Supplied information —
◆ ◆ ◆

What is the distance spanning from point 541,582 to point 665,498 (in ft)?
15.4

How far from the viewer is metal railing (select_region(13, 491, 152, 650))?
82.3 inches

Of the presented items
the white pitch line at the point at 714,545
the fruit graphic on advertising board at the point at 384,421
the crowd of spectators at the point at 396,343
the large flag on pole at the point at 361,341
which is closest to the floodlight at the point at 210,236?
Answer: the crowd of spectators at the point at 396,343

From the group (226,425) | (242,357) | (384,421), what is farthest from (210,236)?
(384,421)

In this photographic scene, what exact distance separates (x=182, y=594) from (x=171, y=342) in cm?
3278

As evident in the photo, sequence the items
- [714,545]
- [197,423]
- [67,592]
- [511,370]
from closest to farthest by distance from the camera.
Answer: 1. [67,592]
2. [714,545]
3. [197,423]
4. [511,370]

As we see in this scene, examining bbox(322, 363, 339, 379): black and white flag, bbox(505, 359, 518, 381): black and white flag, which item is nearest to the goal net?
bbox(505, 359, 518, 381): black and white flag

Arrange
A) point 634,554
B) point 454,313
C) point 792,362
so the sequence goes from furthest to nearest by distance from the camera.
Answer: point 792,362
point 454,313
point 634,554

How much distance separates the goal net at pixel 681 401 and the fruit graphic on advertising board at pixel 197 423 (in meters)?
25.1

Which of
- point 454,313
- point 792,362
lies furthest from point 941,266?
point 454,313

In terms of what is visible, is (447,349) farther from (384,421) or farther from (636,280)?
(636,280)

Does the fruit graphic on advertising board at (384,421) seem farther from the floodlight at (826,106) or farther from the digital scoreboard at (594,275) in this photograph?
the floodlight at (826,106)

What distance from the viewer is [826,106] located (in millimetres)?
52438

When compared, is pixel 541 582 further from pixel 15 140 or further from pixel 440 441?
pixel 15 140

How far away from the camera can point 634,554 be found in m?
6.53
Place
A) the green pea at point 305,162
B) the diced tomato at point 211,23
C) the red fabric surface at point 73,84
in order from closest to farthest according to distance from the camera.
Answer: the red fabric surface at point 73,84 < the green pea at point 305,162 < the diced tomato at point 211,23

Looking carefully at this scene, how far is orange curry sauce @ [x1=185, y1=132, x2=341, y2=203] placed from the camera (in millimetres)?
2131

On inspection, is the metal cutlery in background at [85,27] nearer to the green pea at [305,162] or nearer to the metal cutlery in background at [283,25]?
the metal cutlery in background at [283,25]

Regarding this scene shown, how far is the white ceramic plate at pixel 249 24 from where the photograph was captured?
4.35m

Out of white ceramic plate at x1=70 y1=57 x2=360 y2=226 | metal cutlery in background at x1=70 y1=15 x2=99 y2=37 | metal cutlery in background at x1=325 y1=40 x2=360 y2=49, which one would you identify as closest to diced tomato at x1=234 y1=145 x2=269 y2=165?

◆ ◆ ◆

To be done —
Substitute "fruit logo" for each "fruit graphic" in the items above and write the items out again with nothing else changed.

Result below —
What is the distance spanning from point 541,582 to point 665,498 (in ft)?
15.4

How far from the viewer is metal railing (select_region(13, 491, 152, 650))?
82.3 inches

Of the presented items
the white pitch line at the point at 714,545
the fruit logo on advertising board at the point at 384,421
the crowd of spectators at the point at 396,343
the large flag on pole at the point at 361,341
which is closest to the floodlight at the point at 210,236?
Answer: the crowd of spectators at the point at 396,343

From the group (226,425) | (242,357) | (384,421), what is farthest from (210,236)?
(384,421)

In this photographic scene, what exact distance separates (x=182, y=594) from (x=171, y=342) in cm?
3278

As evident in the photo, sequence the items
- [714,545]
- [197,423]
- [67,592]
- [511,370]
from closest to farthest by distance from the camera.
Answer: 1. [67,592]
2. [714,545]
3. [197,423]
4. [511,370]

As we see in this scene, examining bbox(322, 363, 339, 379): black and white flag, bbox(505, 359, 518, 381): black and white flag, which item is nearest to the goal net?
bbox(505, 359, 518, 381): black and white flag

Arrange
A) point 634,554
B) point 454,313
C) point 792,362
so the sequence goes from furthest to nearest by distance from the camera.
Answer: point 792,362
point 454,313
point 634,554

How much distance separates the goal net at pixel 681 401 and the fruit logo on advertising board at pixel 197 423 (in meters)?
25.1

Which of
- point 454,313
- point 792,362
lies furthest from point 941,266?
point 454,313

In terms of what is visible, is (447,349) farther from (384,421) or farther from (636,280)?
(636,280)

Does the fruit logo on advertising board at (384,421) seem farther from the floodlight at (826,106) or farther from the digital scoreboard at (594,275) in this photograph?
the floodlight at (826,106)

What distance from the viewer is [826,106] located (in millimetres)?
52438

When compared, is pixel 541 582 further from pixel 15 140 or further from pixel 440 441?
pixel 15 140

How far away from the camera can point 634,554 be found in m?
6.53
Place
A) the green pea at point 305,162
B) the diced tomato at point 211,23
C) the red fabric surface at point 73,84
in order from closest to farthest according to distance from the camera.
Answer: the red fabric surface at point 73,84 < the green pea at point 305,162 < the diced tomato at point 211,23

Looking carefully at this scene, how far is orange curry sauce @ [x1=185, y1=132, x2=341, y2=203] placed from the camera (in millimetres)?
2131

On inspection, is the metal cutlery in background at [85,27] nearer to the green pea at [305,162] or nearer to the metal cutlery in background at [283,25]?
the metal cutlery in background at [283,25]

Regarding this scene shown, how far is the white ceramic plate at pixel 249 24 from where the photograph was captured?
4.35m

Out of white ceramic plate at x1=70 y1=57 x2=360 y2=226 | metal cutlery in background at x1=70 y1=15 x2=99 y2=37 | metal cutlery in background at x1=325 y1=40 x2=360 y2=49, which one would you identify as closest to diced tomato at x1=234 y1=145 x2=269 y2=165?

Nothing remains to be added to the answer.